--- Records ---
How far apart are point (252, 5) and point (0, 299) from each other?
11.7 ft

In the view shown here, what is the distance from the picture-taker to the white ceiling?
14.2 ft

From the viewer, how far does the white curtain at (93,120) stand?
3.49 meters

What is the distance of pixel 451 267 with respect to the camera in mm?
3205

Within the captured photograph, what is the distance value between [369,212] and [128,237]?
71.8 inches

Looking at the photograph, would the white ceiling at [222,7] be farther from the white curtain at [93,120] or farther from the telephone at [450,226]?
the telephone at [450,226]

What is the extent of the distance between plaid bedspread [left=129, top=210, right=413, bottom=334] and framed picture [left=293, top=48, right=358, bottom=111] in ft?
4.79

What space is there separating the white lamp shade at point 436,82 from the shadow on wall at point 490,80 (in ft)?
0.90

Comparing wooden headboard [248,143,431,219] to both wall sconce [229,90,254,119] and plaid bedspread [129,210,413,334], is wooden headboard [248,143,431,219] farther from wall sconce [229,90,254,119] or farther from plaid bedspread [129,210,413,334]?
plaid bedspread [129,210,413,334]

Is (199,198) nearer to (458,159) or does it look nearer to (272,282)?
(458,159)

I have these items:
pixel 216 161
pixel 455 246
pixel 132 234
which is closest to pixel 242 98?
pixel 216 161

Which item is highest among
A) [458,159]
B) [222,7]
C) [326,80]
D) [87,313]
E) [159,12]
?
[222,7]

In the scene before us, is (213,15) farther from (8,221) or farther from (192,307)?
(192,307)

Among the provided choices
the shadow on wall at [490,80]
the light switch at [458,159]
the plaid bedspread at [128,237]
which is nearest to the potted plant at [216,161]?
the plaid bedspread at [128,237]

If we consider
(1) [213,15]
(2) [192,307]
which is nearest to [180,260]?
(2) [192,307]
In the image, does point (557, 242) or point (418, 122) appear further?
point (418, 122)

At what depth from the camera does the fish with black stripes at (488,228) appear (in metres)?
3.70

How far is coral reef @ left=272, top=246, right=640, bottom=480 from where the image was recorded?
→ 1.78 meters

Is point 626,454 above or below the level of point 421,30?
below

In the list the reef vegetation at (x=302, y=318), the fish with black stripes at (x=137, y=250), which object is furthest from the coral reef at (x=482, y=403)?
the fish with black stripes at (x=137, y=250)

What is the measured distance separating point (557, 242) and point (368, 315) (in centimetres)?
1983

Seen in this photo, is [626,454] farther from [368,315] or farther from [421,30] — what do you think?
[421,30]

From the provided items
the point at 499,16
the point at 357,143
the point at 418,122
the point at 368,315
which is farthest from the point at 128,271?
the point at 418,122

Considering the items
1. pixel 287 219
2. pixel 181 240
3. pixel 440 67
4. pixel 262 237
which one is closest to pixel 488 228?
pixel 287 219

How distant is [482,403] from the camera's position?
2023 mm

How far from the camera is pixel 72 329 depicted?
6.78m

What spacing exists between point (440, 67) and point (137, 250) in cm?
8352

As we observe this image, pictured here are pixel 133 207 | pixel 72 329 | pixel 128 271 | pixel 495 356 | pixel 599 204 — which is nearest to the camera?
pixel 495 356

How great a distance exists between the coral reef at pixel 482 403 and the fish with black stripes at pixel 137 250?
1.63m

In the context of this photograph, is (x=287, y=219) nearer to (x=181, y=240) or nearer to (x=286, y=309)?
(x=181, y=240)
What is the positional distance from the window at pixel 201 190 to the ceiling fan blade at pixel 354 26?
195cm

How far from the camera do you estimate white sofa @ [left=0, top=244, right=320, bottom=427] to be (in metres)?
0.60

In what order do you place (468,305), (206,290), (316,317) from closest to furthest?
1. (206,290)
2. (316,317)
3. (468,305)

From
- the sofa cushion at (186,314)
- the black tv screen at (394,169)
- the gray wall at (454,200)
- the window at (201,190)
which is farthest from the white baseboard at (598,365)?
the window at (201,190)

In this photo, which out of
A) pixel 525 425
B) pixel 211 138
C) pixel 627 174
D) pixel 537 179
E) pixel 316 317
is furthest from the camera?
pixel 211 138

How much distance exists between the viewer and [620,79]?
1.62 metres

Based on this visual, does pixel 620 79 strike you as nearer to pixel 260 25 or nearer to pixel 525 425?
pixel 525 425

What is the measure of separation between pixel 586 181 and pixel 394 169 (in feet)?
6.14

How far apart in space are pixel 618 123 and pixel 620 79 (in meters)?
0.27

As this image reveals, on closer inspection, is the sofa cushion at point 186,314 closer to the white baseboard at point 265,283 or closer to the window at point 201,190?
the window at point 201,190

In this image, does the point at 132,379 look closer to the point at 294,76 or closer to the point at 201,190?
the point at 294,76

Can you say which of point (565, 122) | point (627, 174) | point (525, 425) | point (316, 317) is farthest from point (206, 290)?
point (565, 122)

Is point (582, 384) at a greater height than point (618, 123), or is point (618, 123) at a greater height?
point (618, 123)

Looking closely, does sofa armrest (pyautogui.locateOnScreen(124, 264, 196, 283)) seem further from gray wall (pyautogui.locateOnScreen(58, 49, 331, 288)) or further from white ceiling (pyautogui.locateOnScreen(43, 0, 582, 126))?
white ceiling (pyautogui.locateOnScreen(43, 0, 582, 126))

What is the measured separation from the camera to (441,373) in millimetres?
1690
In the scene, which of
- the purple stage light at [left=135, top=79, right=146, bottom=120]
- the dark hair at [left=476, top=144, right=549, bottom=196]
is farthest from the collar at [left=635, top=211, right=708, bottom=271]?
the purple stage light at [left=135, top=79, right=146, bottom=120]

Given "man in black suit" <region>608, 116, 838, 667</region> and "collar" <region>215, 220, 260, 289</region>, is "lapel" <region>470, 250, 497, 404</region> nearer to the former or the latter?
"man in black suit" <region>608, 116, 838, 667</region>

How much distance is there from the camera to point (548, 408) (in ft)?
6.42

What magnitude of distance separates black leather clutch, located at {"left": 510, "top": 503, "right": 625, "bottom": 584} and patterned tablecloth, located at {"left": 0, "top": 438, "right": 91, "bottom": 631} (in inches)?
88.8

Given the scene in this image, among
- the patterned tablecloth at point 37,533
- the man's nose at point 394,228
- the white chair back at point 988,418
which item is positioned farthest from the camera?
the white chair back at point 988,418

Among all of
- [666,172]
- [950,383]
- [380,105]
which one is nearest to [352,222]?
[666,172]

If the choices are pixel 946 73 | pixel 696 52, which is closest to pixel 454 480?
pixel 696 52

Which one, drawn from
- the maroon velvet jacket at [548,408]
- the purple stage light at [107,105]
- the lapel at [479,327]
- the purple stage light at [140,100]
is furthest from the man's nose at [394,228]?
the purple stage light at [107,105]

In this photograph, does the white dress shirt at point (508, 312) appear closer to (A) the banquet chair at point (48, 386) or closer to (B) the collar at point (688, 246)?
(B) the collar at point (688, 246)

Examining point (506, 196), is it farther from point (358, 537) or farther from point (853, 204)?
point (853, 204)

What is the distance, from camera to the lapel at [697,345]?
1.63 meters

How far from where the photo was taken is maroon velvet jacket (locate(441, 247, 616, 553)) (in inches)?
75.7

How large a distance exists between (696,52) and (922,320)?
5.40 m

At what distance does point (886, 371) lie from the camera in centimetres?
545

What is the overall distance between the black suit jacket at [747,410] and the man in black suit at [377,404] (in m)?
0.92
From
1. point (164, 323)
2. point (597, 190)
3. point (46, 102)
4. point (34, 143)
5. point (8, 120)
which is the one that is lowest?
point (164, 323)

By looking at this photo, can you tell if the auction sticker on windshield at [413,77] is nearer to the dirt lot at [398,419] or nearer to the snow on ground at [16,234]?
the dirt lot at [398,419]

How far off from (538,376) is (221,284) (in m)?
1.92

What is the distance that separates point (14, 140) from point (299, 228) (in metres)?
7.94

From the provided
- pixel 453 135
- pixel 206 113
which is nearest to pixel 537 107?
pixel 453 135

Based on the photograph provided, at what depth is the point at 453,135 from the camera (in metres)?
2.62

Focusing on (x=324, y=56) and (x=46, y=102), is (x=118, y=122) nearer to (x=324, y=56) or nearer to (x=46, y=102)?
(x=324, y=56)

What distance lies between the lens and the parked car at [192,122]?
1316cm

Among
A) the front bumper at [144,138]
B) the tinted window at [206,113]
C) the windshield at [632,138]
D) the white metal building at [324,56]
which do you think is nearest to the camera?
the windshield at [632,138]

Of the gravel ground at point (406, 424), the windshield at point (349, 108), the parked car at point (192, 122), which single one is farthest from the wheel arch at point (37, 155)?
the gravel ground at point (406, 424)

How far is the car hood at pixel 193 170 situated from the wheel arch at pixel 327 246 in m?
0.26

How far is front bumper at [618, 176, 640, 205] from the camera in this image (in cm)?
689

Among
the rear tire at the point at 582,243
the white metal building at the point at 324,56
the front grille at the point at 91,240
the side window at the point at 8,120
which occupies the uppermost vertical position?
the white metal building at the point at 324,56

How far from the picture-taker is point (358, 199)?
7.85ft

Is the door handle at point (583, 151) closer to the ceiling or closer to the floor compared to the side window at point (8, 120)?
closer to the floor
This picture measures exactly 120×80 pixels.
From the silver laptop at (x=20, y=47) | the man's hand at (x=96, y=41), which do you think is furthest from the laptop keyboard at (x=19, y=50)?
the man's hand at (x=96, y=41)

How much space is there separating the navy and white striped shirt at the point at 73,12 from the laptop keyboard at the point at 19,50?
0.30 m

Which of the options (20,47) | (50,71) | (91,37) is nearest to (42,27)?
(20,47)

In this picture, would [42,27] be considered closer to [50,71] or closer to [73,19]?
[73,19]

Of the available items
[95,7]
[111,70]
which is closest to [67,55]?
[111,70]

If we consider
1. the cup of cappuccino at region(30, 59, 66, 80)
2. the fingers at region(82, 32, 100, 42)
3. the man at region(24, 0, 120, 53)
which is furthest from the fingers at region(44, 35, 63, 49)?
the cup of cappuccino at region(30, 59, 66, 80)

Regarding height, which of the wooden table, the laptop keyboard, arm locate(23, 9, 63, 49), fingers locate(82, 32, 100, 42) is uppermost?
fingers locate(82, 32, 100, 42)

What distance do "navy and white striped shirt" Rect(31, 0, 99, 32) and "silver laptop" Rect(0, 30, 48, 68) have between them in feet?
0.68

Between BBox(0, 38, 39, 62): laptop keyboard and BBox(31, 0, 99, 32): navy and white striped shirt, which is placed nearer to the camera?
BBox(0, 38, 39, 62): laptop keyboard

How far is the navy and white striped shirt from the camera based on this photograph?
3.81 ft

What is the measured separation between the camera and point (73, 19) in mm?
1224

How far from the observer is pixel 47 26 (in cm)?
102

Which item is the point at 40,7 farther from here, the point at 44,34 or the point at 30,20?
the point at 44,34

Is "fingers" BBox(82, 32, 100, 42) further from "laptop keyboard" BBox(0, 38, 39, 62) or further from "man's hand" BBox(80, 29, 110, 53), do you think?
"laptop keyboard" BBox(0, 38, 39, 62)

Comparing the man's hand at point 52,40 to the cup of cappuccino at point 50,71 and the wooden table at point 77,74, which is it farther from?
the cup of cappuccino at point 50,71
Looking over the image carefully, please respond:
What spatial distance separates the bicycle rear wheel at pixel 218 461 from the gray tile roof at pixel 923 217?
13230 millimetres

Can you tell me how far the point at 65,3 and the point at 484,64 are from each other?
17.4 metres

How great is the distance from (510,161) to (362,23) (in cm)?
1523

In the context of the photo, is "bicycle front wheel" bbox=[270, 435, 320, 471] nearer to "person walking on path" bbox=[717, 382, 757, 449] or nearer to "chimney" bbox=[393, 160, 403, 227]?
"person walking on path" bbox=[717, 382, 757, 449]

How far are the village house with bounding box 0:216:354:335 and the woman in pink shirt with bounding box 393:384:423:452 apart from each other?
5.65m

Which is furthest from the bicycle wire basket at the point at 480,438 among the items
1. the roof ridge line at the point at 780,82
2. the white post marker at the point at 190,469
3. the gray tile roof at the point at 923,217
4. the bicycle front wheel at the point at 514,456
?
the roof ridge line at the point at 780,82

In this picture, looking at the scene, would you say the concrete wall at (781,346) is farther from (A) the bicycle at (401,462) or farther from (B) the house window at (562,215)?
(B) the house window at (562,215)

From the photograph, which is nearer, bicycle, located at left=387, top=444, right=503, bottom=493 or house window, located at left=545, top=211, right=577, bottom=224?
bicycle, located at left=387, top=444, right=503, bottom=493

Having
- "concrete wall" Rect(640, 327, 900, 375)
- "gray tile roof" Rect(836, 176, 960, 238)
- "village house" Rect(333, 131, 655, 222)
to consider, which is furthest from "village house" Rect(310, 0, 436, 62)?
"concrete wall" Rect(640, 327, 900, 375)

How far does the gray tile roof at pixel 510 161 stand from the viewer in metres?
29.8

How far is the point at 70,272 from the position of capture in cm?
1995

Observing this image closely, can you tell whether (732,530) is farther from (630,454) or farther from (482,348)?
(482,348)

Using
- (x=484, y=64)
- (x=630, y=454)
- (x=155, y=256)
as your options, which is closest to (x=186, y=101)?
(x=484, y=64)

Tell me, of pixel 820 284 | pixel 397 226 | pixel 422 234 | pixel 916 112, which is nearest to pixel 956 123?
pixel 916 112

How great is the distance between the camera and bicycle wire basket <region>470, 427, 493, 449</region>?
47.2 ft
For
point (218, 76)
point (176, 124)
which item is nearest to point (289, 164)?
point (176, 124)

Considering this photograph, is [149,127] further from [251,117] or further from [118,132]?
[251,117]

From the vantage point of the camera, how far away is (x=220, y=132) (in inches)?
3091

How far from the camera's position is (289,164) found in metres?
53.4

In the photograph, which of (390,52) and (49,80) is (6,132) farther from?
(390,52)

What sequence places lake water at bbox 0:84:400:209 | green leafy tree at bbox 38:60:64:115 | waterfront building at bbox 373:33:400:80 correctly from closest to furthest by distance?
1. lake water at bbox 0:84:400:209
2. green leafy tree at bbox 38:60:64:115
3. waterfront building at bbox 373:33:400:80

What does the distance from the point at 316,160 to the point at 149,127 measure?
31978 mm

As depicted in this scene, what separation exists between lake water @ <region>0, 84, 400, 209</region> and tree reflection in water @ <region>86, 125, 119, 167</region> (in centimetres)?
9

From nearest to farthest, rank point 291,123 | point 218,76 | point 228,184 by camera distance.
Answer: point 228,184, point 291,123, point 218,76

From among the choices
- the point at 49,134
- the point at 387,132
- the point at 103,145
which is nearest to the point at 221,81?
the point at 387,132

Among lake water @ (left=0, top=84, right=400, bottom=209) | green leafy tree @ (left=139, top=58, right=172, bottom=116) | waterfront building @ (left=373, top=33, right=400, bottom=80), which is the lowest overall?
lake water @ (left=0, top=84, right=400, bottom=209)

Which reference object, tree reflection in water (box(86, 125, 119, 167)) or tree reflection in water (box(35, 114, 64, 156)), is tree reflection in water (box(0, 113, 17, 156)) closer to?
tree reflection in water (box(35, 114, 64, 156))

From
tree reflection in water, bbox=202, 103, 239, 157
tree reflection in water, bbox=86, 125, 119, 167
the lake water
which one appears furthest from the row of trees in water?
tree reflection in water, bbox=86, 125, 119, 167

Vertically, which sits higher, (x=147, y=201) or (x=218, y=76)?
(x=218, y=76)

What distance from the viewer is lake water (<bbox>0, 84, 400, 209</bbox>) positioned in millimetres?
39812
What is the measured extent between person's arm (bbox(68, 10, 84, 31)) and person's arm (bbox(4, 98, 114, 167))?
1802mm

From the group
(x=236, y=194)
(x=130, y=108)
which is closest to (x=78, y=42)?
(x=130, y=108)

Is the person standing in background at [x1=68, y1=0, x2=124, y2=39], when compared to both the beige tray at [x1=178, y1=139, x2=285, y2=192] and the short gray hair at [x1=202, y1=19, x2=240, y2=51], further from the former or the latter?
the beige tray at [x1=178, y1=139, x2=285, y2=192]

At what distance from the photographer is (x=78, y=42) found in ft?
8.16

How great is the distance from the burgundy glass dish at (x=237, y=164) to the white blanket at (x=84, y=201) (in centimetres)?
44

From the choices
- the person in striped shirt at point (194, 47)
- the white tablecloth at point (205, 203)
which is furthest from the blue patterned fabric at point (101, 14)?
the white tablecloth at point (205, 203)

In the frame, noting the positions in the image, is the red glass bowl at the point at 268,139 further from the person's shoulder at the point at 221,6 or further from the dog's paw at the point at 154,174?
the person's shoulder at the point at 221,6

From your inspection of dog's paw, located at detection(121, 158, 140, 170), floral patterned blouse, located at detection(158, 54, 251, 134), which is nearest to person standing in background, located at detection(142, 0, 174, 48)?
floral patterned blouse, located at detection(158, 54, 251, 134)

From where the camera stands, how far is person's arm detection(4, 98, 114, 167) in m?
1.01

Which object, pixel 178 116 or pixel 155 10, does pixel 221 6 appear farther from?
---
[Job]
Can you update the material from the line containing "From the choices" through the end of the material, replacing "furthest" with "farthest" and changing nothing else?

[Complete response]
From the choices
- the person in striped shirt at point (194, 47)
- the white tablecloth at point (205, 203)
which is farthest from the blue patterned fabric at point (101, 14)?
the white tablecloth at point (205, 203)

In the frame, noting the positions in the image, is the red glass bowl at the point at 268,139 further from the person's shoulder at the point at 221,6 or further from the dog's paw at the point at 154,174?
the person's shoulder at the point at 221,6

From your inspection of dog's paw, located at detection(121, 158, 140, 170), floral patterned blouse, located at detection(158, 54, 251, 134), which is nearest to person standing in background, located at detection(142, 0, 174, 48)?
floral patterned blouse, located at detection(158, 54, 251, 134)

From where the camera stands, how far is person's arm detection(4, 98, 114, 167) in m?
1.01

Which object, pixel 178 116 or pixel 155 10, does pixel 221 6 appear farther from?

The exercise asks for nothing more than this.